Task requirements
The answer must consist only of the lines in the records below from the line with "surfers: banner with" to the line with "Socio-Legal Approaches to", both included, copied word for word with every picture left out.

START Provided records

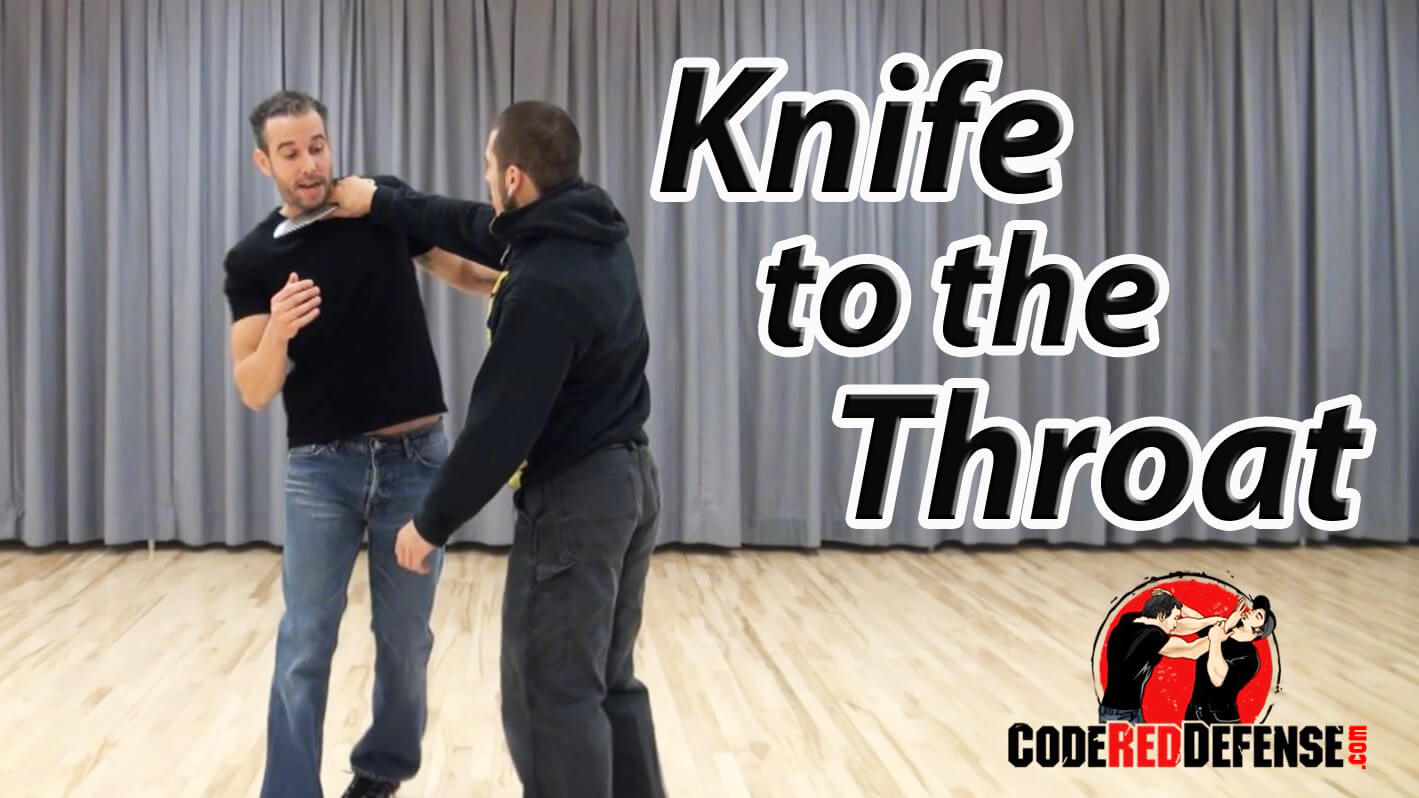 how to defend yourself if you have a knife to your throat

END Provided records
START Provided records

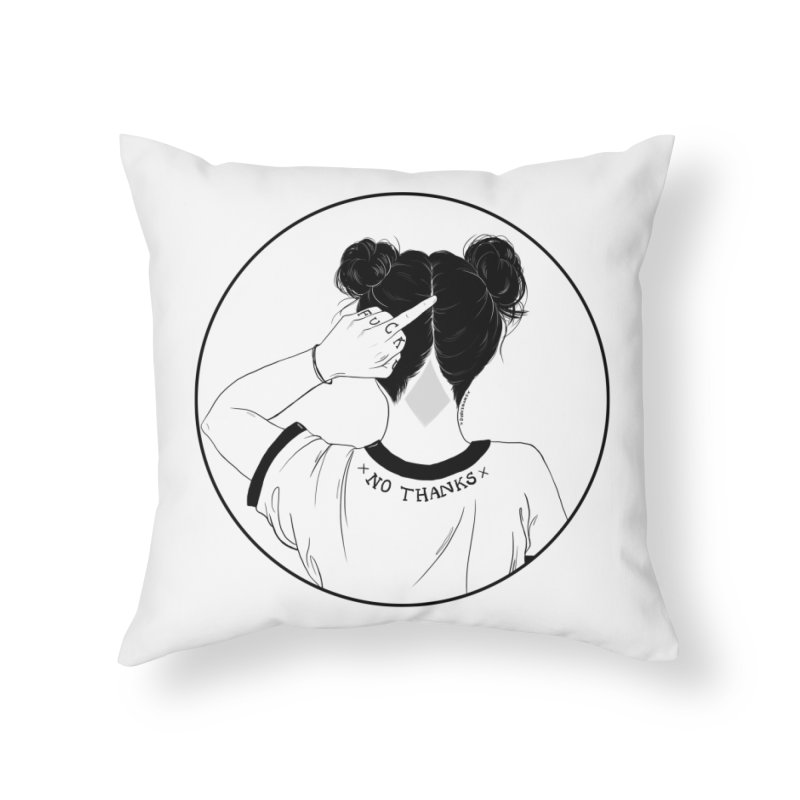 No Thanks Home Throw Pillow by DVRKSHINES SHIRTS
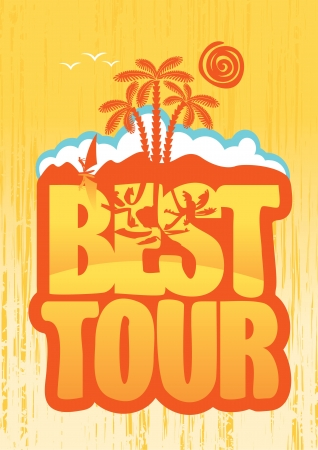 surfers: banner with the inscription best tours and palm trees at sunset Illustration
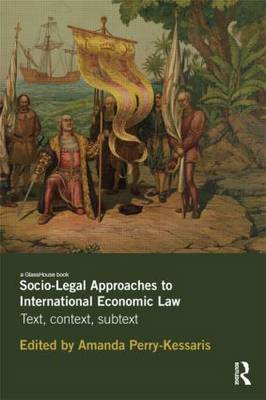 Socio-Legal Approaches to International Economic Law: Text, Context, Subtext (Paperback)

END Provided records
START Provided records

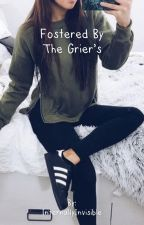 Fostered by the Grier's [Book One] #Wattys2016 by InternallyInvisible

END Provided records

Response
 surfers: banner with the inscription best tours and palm trees at sunset Illustration
 Socio-Legal Approaches to International Economic Law: Text, Context, Subtext (Paperback)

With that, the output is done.